- **Passage provided**:
○ ○ ○ ○

I was working on this when I fried my motherboard.  I have two sets of
patches for the re0 and managed to do some testing.  I didn't, however,
have the opportunity to perform my 19Mbps multicast stream.
Unfortunately, I couldn't find a comparable MB and now have an sk0
instead of re0.  So I won't be able to assist with this driver anymore.

The patches are broken into 2:

	Just the m_defrag() patch.
	Using bus_dmamap_load_mbuf_sg() as suggested by Scott.

The first is trivial, the second a little more involved.

Since I've had issues with attachments, I'll include as text as well as
attach.

○ ○ ○ ○

- **Apply what you read**:
1 > Answer these questions using the driver post:
(a) What multicast stream rate did the writer not get a chance to test?
(b) Which interface does the writer now have in place of re0?
(c) Besides attaching the patches, how does the writer say they will be included?
2 > Name every network interface and every function that the driver post mentions.
The listing comes from a different source than the driver post.

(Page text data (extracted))
○ ○ ○ ○

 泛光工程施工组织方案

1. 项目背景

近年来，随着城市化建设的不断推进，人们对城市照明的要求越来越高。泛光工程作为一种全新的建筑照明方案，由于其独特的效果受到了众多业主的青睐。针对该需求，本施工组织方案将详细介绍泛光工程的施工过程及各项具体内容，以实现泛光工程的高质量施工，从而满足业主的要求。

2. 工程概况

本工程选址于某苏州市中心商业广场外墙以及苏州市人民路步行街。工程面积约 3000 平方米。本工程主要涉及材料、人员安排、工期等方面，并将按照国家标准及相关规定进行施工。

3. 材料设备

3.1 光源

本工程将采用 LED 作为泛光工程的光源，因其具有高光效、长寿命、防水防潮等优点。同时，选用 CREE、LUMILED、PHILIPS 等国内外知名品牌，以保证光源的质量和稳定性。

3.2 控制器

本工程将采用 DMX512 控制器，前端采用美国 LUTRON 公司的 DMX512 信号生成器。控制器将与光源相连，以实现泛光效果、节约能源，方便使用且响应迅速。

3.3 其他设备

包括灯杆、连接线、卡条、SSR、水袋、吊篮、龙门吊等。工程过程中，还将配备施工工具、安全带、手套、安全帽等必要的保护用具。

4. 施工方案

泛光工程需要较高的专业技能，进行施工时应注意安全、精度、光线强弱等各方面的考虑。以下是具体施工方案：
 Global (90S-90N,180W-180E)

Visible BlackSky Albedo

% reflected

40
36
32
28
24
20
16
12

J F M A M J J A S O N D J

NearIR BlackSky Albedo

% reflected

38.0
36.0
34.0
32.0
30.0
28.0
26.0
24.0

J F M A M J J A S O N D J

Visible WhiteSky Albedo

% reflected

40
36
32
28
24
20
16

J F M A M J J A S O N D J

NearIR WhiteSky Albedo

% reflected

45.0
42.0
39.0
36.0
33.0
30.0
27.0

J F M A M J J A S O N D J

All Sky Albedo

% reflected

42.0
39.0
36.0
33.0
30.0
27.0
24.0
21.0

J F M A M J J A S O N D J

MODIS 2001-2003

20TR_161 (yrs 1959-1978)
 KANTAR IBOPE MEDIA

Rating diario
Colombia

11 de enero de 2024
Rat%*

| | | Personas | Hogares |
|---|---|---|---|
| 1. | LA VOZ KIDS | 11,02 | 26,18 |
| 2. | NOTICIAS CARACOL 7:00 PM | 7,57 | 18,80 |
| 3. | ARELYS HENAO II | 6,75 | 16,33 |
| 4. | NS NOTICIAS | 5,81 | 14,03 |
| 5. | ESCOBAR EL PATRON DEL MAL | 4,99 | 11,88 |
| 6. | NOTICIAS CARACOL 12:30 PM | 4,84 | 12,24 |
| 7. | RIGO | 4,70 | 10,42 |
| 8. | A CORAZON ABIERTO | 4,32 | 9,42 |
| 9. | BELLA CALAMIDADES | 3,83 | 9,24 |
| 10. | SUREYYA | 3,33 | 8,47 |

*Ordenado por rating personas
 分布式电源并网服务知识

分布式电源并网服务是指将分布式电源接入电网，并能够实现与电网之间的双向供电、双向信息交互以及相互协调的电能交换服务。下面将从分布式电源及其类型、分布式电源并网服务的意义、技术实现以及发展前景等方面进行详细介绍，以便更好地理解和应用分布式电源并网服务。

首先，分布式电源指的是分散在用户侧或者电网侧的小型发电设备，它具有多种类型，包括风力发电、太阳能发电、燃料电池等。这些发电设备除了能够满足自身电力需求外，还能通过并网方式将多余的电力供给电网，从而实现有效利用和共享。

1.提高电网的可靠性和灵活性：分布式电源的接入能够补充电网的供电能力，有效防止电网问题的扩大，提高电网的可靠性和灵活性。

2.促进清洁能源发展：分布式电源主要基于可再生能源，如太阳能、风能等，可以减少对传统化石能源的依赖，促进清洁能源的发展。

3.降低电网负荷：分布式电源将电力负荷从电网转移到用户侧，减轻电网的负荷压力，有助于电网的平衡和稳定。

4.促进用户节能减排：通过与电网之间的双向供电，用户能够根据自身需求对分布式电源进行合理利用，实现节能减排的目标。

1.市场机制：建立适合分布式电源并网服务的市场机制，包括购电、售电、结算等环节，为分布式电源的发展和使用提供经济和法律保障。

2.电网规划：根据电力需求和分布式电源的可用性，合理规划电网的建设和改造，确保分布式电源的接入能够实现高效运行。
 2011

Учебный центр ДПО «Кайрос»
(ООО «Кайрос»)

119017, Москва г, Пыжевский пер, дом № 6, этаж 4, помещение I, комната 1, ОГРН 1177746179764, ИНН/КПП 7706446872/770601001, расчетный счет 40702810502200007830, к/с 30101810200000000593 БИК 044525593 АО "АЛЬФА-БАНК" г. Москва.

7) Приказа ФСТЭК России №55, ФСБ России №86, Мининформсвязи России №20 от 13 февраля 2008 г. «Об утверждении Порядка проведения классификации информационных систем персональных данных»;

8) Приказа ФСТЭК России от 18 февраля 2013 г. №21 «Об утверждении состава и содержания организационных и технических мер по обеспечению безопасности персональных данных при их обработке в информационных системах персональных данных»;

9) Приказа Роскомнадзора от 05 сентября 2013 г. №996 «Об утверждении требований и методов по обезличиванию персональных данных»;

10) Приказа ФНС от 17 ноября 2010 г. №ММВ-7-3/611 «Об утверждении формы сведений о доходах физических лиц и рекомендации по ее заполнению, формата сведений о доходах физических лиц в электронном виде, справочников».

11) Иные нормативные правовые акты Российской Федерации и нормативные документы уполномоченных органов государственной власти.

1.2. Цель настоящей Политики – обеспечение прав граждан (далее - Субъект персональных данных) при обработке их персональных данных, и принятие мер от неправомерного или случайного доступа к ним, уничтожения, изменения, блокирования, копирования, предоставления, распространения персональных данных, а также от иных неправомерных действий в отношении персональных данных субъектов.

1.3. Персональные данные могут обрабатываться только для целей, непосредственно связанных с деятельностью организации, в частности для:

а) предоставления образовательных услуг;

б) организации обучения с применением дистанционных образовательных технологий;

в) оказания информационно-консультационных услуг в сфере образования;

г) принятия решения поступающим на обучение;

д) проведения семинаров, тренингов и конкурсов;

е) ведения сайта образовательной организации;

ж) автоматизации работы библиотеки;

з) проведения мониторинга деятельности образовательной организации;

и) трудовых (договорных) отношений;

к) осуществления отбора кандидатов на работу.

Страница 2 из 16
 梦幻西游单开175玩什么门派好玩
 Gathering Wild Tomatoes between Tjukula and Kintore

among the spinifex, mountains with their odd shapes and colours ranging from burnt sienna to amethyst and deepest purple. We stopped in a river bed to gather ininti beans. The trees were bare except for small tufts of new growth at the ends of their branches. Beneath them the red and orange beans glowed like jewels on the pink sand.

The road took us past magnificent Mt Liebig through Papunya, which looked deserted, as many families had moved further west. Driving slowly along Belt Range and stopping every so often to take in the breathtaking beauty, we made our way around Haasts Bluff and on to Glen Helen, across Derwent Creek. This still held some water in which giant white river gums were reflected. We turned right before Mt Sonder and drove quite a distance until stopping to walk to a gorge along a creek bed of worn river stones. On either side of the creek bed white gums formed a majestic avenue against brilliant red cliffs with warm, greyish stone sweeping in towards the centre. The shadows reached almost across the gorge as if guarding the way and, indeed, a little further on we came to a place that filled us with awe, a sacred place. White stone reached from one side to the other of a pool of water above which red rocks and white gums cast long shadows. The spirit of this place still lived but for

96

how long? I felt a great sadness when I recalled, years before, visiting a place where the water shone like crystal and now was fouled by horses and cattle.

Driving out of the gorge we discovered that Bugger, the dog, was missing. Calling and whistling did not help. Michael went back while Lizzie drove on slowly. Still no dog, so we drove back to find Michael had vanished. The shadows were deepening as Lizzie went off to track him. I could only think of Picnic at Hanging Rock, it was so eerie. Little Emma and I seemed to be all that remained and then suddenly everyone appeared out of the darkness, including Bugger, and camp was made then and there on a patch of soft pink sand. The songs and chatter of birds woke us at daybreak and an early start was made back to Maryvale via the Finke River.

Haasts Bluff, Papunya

○ ○ ○ ○

- **Results in order**:
1 >
(a) 19Mbps
(b) sk0
(c) As text

2 > re0, sk0, m_defrag(), bus_dmamap_load_mbuf_sg()